[Update] Amazon Kindle Event Wrap-up.

Amazon just unveiled some new Kindles. Bookworms rejoice! Now there’s a Kindle for everyone at $79, $99, $149, and $199 price points. Hop past the break for the rundown…

Kindle

Looking for a great e-reader and not necessarily wanting/needing a ton of extra bells and whistles? This re-designed, smaller Kindle is for you. According to Amazon, this Kindle is under 6oz and 18% smaller than the Kindle 3. But the real reason you’d want to shack up with the Kindle: It’s $79 price tag. The new shrunken Kindle can be ordered and shipped starting today.

Kindle Touch & Kindle Touch 3G


Image Credit: Slashgear
What is more intriguing (to us at least) is the new Kindle Touch. The biggest departure from previous devices is the Touch’s button-free design. How do you navigate you ask? Simple: tap on the left side of the screen to go back a page, right side to move forward, and the bottom-center to bring up the menu. And because it uses an e-ink display, battery life is lengthy.

But the real feature to remember the Kindle Touch by is the new “X-ray” functionality that allows you to select a page and instantly have a Wikipedia page pop-up with all the info you could ever want on important words or subjects on any given page. This info is reportedly downloaded with the text which explains the “instant” ability.

Another Kindle variant outed today: Kindle Touch 3G. Specs are identical to the 3G-less Kindle Touch (save for the obvious) with the data plan needed to accompany the device set at $50 “for a lifetime of data in over 100 countries”.

Thanks to the highly focused feature market, the Kindle Touch can be priced to move at $99 with a 3G version hitting the wallet a tad higher at $149. Pre-orders begin later today with shipments going out to customers on November 11th.

Kindle Fire


Bloomberg leaked this one a tad early.

In short: feature junkies looking to get a robust e-reader from Amazon will want to look no further. With a dual-core processor, 7″ IPS display, heavily customized version of Android, access to Android Market apps, and all the books/music/TV shows/movies you could ever want thanks to Amazon Prime, what’s not to love? Not a bad way to spend $200, eh? Pre-orders for the Fire start today with the device officially shipping November 15th.

**From what we’ve seen so far, the custom flavor of Android actually looks really good. Android phone manufacturers take note. This is how you do custom Android skins.

Amazon Silk

 

“A thread of silk is an invisble yet an incredibly strong connection.”

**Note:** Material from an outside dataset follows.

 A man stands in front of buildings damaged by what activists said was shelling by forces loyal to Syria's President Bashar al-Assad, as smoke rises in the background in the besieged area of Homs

Besides the new hardware, Amazon revealed a new browser/technology/service that will power device like the Kindle Fire moving forward called “Silk”. The concept is simple: render cloud-based content on the cloud. For anyone who’s remotely familiar with the concept of server-side browsers/rendering already know the heaviest lifting gets down many miles away by some beastly server, with the pre-rendered, smaller web page being sent to your mobile device. Popular browsers such as Opera Mobile and SkyFire are two more prominent names that have used such technology in years past.

In Amazon’s implementation with Silk, they call the technology “Dynamic Split Browsing” as the browser will intelligently toss data back and forth between local and remote rendering depending on size, signal quality, etc.

Wrap-up

A lot of good Kindle news today. Any e-reader fanatics going to jump on the new generation of Kindle e-readers?

At the $199 price point we actually think Apple may have some serious competition for more casual tablet users. Even though the ~$200 jump to an iPad brings some added functionality, the Kindle Fire offers up enough for most mainstream users we think. Thoughts?

Update

SAI is reporting that the pricing listed above is for ad-packed devices that feature “special offer” ads. If you’d like to score any of the new Kindles without ads you’re looking at $110/$140/$190 for the Kindle, Kindle Touch, and Kindle Touch 3G respectively. Deal breaker?